My pile-o-Christmas. I'm not even going to mention my three trees; which I love and don't want to scale down.  I do love them. 

 

Last night I uttered words I wish I never had allowed to escape my lips.   I said I was going to the gym today.  Then today arrived and I can't keep up with life. The baby is always needing something, getting angry at his siblings, needs his nose wiped or diaper changed.  The biggins want to host all their friends in the movie room and I don't want to say no because I love their friends like family and I want them to want to hang out at my house.  So instead I get my stern face and voice in order and lay down the laws of my house.  A chorus of "yes ma'am".  I'm sure I'll miss all of this one day too soon.  I had two kids fishing in my koi pond yesterday.  They were using real rods... with real hooks which got caught in my tree when they tried to cast it.  A third kiddo was fishing for crawfish under our trampoline and had mud up to her elbows and knees.  

On a good note I awakened this morning and thought as I glanced in the mirror while brushing my teeth and my hair at the same time {multi tasking is crucial as a mother} "hey, I look rested and young!  Awesome day".  Then I went upstairs to help my daughter and she very lovingly and with a concerned voice looked at my reflection in her  mirror and said "Mommy, you look tired." Sad face.  I just woke up!   I thought I looked good!  Poor baby.  She doesnt know how those words are like salt in a wound to a mother of three in her mid-thirties.

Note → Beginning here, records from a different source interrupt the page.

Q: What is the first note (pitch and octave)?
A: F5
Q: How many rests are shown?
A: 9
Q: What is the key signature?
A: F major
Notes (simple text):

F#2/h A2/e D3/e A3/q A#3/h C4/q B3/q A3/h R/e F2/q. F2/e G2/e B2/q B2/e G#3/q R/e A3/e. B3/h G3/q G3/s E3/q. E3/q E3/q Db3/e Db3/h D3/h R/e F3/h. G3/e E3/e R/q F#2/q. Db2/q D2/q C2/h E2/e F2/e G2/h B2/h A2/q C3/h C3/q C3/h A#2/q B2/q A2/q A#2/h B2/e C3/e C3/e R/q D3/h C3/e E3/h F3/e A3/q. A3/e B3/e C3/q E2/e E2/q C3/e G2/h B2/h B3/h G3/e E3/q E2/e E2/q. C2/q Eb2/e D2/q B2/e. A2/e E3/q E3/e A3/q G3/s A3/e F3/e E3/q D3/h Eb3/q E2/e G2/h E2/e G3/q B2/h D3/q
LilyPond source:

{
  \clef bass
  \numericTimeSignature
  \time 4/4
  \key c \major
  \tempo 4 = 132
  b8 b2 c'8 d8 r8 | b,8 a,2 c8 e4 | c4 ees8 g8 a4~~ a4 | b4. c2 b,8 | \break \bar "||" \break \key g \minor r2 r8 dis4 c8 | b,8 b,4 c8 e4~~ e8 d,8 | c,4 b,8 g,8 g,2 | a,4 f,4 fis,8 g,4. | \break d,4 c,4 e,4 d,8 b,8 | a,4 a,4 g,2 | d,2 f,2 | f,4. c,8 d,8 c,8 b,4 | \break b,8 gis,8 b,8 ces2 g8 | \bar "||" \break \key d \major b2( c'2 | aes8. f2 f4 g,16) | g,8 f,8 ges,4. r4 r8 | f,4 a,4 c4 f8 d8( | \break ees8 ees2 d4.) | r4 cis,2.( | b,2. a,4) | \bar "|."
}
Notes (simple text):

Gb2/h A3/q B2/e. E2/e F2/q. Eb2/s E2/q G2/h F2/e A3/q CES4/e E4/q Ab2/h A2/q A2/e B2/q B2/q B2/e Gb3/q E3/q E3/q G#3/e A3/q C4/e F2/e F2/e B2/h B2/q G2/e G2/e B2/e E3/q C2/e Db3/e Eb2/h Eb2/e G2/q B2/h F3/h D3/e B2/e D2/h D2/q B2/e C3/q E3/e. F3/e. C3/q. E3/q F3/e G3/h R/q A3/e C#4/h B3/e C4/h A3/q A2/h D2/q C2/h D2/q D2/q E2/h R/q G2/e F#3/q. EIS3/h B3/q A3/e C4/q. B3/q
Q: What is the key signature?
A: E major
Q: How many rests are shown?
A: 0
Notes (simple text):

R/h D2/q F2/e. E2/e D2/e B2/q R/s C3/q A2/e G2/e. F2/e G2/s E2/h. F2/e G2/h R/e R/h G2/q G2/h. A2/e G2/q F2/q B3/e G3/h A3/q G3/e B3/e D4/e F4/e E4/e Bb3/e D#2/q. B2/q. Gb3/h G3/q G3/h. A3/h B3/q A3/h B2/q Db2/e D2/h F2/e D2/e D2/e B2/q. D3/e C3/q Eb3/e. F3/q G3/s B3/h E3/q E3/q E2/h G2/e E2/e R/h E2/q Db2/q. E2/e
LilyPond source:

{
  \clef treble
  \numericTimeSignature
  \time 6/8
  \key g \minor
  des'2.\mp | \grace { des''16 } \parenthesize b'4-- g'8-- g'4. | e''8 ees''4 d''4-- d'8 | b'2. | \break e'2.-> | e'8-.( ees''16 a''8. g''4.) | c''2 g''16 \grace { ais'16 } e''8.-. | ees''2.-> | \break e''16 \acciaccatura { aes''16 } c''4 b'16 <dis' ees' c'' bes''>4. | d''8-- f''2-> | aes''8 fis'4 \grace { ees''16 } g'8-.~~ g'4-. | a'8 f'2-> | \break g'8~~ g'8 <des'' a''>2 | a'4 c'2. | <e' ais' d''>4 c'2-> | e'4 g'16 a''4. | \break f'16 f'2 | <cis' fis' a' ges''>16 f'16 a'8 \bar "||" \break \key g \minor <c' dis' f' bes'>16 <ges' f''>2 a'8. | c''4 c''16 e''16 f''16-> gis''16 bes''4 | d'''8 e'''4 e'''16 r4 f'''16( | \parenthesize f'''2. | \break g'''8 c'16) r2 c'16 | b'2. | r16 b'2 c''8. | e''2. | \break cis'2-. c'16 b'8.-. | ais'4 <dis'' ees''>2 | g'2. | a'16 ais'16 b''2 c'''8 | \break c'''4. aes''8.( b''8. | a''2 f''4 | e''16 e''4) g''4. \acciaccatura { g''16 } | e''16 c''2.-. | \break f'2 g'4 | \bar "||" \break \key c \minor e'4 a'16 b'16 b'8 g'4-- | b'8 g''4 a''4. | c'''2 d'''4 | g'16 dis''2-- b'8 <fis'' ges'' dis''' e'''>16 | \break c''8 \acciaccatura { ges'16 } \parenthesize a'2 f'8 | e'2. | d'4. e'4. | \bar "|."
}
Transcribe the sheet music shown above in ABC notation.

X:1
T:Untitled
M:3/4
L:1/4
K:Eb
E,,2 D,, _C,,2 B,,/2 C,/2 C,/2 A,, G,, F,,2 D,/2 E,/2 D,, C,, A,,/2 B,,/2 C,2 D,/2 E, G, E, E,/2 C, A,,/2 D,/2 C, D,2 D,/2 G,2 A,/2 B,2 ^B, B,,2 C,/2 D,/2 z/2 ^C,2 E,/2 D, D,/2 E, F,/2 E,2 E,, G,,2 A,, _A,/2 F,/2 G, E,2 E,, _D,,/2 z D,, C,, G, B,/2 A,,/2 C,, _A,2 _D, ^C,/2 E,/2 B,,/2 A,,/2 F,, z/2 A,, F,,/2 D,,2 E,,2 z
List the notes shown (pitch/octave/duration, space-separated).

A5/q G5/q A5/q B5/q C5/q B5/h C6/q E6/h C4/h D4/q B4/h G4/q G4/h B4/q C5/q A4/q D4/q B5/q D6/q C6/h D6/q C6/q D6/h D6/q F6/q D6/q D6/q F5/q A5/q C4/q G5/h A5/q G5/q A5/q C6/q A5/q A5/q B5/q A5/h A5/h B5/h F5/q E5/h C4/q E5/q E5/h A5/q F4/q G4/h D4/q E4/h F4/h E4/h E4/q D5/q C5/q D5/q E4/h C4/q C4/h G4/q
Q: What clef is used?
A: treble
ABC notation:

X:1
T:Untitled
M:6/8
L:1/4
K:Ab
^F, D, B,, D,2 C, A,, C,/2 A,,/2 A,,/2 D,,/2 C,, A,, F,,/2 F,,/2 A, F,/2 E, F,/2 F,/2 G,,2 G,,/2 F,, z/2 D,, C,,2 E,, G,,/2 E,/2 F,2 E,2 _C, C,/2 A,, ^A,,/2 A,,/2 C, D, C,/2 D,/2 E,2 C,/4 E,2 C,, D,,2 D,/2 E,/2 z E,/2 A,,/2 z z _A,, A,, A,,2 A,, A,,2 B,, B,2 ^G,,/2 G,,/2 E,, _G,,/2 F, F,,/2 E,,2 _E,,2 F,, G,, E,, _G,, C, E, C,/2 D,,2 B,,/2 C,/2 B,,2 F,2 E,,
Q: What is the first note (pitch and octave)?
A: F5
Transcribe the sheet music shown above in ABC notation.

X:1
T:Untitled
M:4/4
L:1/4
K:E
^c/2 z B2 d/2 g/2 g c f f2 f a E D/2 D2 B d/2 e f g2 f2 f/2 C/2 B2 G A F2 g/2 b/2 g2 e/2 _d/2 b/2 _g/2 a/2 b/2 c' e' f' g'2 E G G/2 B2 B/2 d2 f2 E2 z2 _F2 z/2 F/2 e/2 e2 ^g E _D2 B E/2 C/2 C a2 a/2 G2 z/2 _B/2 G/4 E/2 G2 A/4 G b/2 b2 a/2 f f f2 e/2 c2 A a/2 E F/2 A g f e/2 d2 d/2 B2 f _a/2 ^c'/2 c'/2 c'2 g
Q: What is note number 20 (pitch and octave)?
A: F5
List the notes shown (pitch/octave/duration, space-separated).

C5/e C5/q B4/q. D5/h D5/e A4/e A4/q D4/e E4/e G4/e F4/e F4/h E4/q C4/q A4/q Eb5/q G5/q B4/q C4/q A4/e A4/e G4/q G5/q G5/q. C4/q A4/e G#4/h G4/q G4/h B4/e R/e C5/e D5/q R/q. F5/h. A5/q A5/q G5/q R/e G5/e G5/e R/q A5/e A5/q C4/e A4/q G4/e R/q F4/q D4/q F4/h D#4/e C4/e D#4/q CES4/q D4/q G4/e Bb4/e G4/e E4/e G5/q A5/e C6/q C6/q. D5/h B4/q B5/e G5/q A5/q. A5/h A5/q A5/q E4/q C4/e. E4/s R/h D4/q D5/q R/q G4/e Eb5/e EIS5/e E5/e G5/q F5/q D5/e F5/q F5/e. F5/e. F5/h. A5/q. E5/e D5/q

I do wear makeup for a very good reason.  To cover my tired looking face up and because Instagram filters don't work in real life.  

Second day of 2016 and I'm still fluffy and aging.  House is still a big dadgum mess because we left the day after Chrstmas and got home in January {sounds so much more dramatic that way}.  I can't decide if I want to drink a pot of coffee because I just like it dang it, three shots of fireball and say to heck with it all, an herbal tea cleanse to help with my fluffy places or water because I'm already behind on my water intake for the day.  Coffee counts toward my 2,000 ounces right?